__TEXTAUSZUG__.
*****
Am Quitzdorfer See bei Niesky (Sachsen) veranstaltet die NPD am kommenden Wochenende zum wiederholten Mal das sogenannte Pressefest ihrer Parteizeitung „Deutsche Stimme“. Neu ist die Dimension: Erstmals läuft die Nazi-Versammlung über zwei Tage, und mobilisiert werden soll offensichtlich nicht nur die deutsche, sondern auch die europäische Naziszene. Hier findet eher unbeachtet von der breiten Öffentlichkeit eine Entwicklung statt, deren Ziel augenscheinlich die Etablierung eines neuen festen Großereignisses für Europas rechte Szene in Sachsen ist. Ein breites Bündnis organisiert jetzt eine bunte Protestaktion.
*****
__EXTRAHIERTE DATEN__.
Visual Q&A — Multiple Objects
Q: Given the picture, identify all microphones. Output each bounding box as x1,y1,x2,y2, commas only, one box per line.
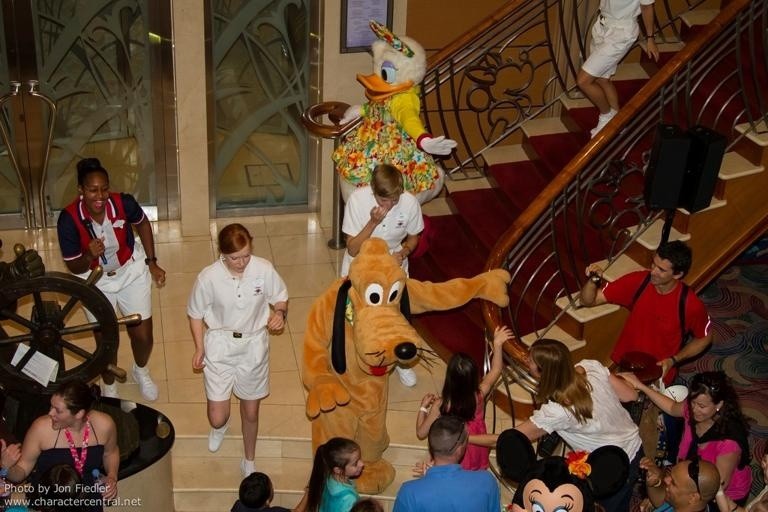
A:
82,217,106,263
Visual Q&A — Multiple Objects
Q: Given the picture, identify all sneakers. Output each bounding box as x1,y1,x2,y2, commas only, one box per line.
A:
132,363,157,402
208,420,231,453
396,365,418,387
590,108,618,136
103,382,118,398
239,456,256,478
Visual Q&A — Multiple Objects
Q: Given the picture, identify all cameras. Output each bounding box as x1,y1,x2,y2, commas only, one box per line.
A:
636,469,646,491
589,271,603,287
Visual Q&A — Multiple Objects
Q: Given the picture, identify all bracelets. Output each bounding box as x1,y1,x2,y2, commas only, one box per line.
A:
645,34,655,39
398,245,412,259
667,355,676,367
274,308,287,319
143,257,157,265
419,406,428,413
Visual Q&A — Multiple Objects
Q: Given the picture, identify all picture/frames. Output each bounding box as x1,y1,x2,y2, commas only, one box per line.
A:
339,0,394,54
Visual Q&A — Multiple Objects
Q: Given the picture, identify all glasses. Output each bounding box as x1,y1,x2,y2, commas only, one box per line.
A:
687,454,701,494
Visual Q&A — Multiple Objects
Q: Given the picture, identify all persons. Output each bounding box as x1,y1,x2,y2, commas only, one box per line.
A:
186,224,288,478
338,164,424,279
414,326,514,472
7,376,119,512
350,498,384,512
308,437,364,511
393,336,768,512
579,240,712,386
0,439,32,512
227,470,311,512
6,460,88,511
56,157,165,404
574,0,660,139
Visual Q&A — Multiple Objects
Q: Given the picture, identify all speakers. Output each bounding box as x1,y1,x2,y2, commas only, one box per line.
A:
*****
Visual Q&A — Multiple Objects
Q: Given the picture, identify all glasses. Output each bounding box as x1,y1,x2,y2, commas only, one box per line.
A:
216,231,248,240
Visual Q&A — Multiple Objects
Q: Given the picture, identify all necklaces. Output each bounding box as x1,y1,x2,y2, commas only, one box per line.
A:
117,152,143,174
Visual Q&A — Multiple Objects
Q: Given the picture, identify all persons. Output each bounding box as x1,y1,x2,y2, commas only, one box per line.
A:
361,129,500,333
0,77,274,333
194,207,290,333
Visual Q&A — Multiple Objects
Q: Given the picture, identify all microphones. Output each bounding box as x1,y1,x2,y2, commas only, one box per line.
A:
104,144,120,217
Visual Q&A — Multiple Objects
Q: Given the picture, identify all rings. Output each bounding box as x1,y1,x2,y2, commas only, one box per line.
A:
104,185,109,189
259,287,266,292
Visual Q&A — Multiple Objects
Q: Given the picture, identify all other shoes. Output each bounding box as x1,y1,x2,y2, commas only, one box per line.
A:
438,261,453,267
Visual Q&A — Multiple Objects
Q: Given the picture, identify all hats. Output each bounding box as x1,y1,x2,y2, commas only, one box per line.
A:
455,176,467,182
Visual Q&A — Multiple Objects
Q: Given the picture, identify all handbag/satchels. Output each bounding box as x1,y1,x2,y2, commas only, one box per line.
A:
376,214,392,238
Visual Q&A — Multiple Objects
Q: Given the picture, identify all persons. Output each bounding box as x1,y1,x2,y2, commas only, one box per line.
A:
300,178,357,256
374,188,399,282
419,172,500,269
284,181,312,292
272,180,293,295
*****
__AUFGABEN__.
a - Beantworte diese Fragen zum Text über das NPD-Pressefest:
(i) An welchem Ort veranstaltet die NPD das Pressefest?
(ii) Über wie viele Tage läuft die Versammlung erstmals?
(iii) Wer organisiert die Protestaktion?
b - Führe den Text über das NPD-Pressefest nach seinem letzten Satz fort.
Die Daten stehen in keinem Zusammenhang mit dem Text zum NPD-Pressefest.

__LÖSUNGEN__.
a -
(i) Am Quitzdorfer See bei Niesky (Sachsen)
(ii) Über zwei Tage
(iii) Ein breites Bündnis

b -
Die zunehmend erfolglose Instrumentalisierung des 13. Februars in Dresden durch die Nazis ist der Erfolg einer mutigen Bürgerschaft und engagierter Menschen aus allen gesellschaftlichen Bereichen. Umso wichtiger ist es, dass nun auch eine breite Öffentlichkeit ihre Aufmerksamkeit auf den Quitzdorfer See richtet, wo sich Nazis fernab der Großstädte und im idyllischen Schutz von Wasser und Wald versuchen, ein neues Großevent zu etablieren.
Dafür sprechen auch Bemühungen, neben den klassischen NPD-Anhängern die offen nazistischen und gewaltbereiten „Freien Kräfte“ einzubeziehen, die nur lockere Organisationsstrukturen haben und nicht im engeren Einflussbereich der NPD stehen. Denn das Nazi-Fest am Quitzdorfer Stausee ist eine Mischung aus parteipolitischer Podiumsveranstaltung der NPD und Rechtsrock-Festival mit Zeltlager. Dies ist als Versuch zu werten, zwei unterschiedliche Lager zu bedienen: einerseits die so genannte Freie Szene, die in ihren Kleinstzusammenhängen neue Netzwerke vor allem über Musikveranstaltungen herstellten, und andererseits die klein- und spießbürgerliche Kientel der NPD.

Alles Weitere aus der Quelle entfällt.